Different kinds of people picked you up when you were a kid standing alone on the road with your thumb out. Some of them were creepy. They offered you drugs, pornography, money for sex, a phone number, a highly unlikely good time or just a ride, preferably straight, down the road. Sometimes they announced that they needed to take a detour, for some convoluted reason, from the main road that you so very much preferred to stay on. Where were they taking you? There was no way to know.

For me, hitching wasn't just cheap transportation. It was a way of putting myself in uncertain circumstances with unknown people and seeing how I fared--a dark pool of unknown depths in which to sink or swim. Discerning levels of creepiness, evaluating intent--whether to jump out at the next red light--was a sort of education. Learning to appear unflustered and bold while being vulnerable was a kind of skill.
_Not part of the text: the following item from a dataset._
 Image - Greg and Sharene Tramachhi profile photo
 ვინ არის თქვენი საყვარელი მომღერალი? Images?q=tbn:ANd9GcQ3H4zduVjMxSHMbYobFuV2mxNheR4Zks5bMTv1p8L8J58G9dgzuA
No harm ever came to me hitchhiking (although I wonder what would have happened had I not bolted at that red light). But I relied on its forced contingency to fill the empty space in my imagination and open the continent to exploration. Without my thumb, there was no way to summon kinship with Huck Finn or Dean Moriarty, no way to flee into the arms of America and escape a far more dangerous encroaching boredom. I hitched extensively in Europe, with a companion and without, but the experience there was never the same. Risk was muted.

I was not a staid teen. I practiced reckless abandon standing in place. But it had a different quality on the road, whether the mystery was manufactured or not. So I'm happy to join in the nostalgia for hitchhiking. I recognize what sends people hearkening back to its crude joys. Just don't tell me it was safe. That ruins everything.